» **Prompt**
Reproduce all the entries precisely.

» **Data extract**
● ● ● ●
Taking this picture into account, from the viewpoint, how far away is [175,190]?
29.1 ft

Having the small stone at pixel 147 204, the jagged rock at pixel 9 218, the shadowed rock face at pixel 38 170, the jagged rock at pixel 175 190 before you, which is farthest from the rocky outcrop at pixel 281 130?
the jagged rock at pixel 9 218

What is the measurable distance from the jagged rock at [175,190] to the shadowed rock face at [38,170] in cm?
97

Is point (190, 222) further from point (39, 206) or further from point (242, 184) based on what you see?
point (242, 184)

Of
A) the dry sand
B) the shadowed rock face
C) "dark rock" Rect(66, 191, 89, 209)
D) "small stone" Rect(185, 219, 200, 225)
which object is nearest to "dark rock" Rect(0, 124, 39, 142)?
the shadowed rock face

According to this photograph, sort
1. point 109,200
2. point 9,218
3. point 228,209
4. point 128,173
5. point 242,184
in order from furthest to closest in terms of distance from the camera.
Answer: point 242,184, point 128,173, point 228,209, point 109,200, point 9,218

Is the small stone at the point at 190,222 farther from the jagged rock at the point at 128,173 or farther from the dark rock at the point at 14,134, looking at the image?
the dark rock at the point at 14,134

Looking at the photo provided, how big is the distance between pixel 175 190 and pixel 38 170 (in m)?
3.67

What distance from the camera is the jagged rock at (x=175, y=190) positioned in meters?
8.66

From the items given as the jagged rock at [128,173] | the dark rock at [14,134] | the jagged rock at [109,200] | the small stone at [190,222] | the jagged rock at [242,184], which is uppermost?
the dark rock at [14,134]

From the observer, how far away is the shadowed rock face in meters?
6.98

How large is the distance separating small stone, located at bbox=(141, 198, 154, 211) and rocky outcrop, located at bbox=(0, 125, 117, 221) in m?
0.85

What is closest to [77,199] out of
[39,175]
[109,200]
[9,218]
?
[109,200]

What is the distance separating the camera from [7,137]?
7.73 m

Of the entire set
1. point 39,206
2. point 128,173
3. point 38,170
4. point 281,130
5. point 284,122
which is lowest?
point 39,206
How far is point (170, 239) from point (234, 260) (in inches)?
● ● ● ●
» **Task output**
Taking this picture into account, from the viewpoint, how far away is [175,190]?
29.1 ft

Having the small stone at pixel 147 204, the jagged rock at pixel 9 218, the shadowed rock face at pixel 38 170, the jagged rock at pixel 175 190 before you, which is farthest from the rocky outcrop at pixel 281 130?
the jagged rock at pixel 9 218

What is the measurable distance from the jagged rock at [175,190] to the shadowed rock face at [38,170] in cm?
97

Is point (190, 222) further from point (39, 206) or further from point (242, 184) based on what you see?
point (242, 184)

Of
A) the dry sand
B) the shadowed rock face
C) "dark rock" Rect(66, 191, 89, 209)
D) "small stone" Rect(185, 219, 200, 225)
which object is nearest to "dark rock" Rect(0, 124, 39, 142)?
the shadowed rock face

According to this photograph, sort
1. point 109,200
2. point 9,218
3. point 228,209
4. point 128,173
5. point 242,184
in order from furthest to closest in terms of distance from the camera.
Answer: point 242,184, point 128,173, point 228,209, point 109,200, point 9,218

Is the small stone at the point at 190,222 farther from the jagged rock at the point at 128,173 or farther from the dark rock at the point at 14,134, looking at the image?
the dark rock at the point at 14,134

Looking at the photo provided, how big is the distance between pixel 175 190 and pixel 38 170 (in m)?
3.67

What distance from the camera is the jagged rock at (x=175, y=190) positioned in meters?
8.66

From the items given as the jagged rock at [128,173] | the dark rock at [14,134] | the jagged rock at [109,200] | the small stone at [190,222] | the jagged rock at [242,184], which is uppermost?
the dark rock at [14,134]

From the observer, how far away is the shadowed rock face in meters?
6.98

How large is the distance separating small stone, located at bbox=(141, 198, 154, 211) and rocky outcrop, located at bbox=(0, 125, 117, 221) in m?
0.85

What is closest to [77,199] out of
[39,175]
[109,200]
[9,218]
?
[109,200]

What is the distance separating the camera from [7,137]?
7.73 m

Of the entire set
1. point 39,206
2. point 128,173
3. point 38,170
4. point 281,130
5. point 284,122
which is lowest?
point 39,206
How far is point (170, 239) from point (234, 260) (in inches)?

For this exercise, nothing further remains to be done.